The truth, if anything, is that the fiscal cliff is more like one of these things that count for hills in East Anglia. The US stares from the top of the dizzying heights of a molehill.

Capital Economics explained it thus: “The 7 per cent decline in real government expenditure over the past couple of years is very unusual. Expenditure did decline by 11 per cent in the 1950s after the Korean war ended, by 7 per cent in the early 1970s after the Vietnam war ended…Nevertheless, that makes the current decline already the joint second biggest since the end of World War II, with the sequestration cuts still to take effect.”

Republicans and Democrats are busily staring at each other like gun fighters at dawn, unwilling to even hint at compromise, which has meant the expiry of George Dubya’s tax credit, and forced budget cuts. Troop withdrawals from Iraq and Afghanistan have also helped to lead to a sharp fall in defence spending.

Even so, the figures are surprising. Capital Economics said: “After accounting for measures to raise revenue, such as allowing the payroll tax cut to expire, as well as spending cuts, the decline in the structural Federal budget deficit has been dramatic. From 7.0 per cent of GDP in fiscal year 2009, that deficit narrowed to 2.5 per cent in 2013 and, according to the CBO’s projections, will be only 1.0 per cent in 2014. By next year, most of the remaining Federal budget deficit will be explained by the lingering cyclical weakness.”

So the US is experiencing what we in Europe call austerity.

The large fall in disposable income was mainly down to expiry of the tax credit.

So why, oh why, or indeed how, oh how, did the US manage to grow at 2.5 per cent in the first quarter?

Answer: well it can surely be no coincidence that the quarter also saw the Dow Jones and S&P 500 hit new all-time highs. US house prices are on the mend too, and that did no harm.

It seems that Americans would rather see equity and house values rise, than earn more money – at least that is the story of Q1.

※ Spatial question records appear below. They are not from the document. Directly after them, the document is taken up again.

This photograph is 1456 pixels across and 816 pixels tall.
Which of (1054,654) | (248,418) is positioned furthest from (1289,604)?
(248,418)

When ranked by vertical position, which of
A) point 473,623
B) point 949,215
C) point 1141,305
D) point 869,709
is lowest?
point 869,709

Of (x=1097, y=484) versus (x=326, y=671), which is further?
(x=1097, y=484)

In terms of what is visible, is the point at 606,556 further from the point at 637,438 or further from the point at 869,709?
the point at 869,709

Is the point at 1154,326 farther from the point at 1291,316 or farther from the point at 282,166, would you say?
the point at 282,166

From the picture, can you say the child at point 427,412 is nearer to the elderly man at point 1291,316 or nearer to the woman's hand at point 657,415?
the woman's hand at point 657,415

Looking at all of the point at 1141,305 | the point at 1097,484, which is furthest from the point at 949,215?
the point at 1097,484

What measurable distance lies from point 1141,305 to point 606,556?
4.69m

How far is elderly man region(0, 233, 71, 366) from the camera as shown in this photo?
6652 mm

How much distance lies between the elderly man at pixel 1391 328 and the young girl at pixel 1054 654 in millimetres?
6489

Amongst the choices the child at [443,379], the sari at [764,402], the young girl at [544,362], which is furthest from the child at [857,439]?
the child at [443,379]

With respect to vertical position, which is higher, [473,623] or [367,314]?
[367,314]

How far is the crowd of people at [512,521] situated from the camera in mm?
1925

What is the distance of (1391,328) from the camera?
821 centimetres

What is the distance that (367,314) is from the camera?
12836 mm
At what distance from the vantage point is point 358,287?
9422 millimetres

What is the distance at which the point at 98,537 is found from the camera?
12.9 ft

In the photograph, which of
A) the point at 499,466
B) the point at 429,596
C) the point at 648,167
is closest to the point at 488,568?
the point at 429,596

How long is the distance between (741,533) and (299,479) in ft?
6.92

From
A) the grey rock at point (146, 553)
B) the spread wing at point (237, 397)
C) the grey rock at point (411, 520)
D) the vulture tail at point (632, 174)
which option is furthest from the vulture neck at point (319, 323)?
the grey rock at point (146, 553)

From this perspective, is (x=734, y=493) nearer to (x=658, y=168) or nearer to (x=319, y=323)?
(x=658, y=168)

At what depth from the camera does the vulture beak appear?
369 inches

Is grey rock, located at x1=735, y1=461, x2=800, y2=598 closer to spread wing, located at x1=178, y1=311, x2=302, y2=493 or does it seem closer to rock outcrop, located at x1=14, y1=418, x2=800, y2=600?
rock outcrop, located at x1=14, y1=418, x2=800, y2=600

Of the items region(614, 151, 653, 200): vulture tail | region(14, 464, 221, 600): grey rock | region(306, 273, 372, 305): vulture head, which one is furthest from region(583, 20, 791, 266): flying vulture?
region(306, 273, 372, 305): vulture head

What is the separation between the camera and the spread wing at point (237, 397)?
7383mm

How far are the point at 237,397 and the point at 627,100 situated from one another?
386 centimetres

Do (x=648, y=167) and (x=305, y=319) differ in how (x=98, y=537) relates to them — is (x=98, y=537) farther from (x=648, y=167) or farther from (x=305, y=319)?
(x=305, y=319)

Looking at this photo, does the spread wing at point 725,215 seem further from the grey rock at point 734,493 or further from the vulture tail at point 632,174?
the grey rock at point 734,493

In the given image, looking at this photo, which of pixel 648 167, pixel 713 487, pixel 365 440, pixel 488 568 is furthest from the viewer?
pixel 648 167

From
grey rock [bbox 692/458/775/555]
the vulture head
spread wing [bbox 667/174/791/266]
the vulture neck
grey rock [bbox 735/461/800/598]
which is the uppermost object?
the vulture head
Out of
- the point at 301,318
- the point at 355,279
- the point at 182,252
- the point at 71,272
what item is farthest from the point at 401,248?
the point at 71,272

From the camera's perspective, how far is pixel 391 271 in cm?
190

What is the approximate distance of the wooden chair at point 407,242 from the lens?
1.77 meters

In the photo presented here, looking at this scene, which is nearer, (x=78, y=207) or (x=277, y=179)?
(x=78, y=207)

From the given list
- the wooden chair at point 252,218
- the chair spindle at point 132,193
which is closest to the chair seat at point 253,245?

It is a triumph of QE. Quantitative easing, which is having the effect of pushing up on asset values.

Look at the global economy and it is hard to see why equities have performed so well this year. Look at QE, and the explanation becomes clearer.

Does this mean what they call monetary policy – that is to say central banks playing with interest rates and bond buying – can make up for the effects of austerity? The experience of the US in Q1 says it does.

But then again, it is just a quarter. This week alone may see data that tell another story. See: Data week in the US. In the battle between austerity/stimulus/monetary policy, snapshots are not very reliable.

The real cliff hanger in the story of the US economy relates to what effect austerity will have during the rest of this year.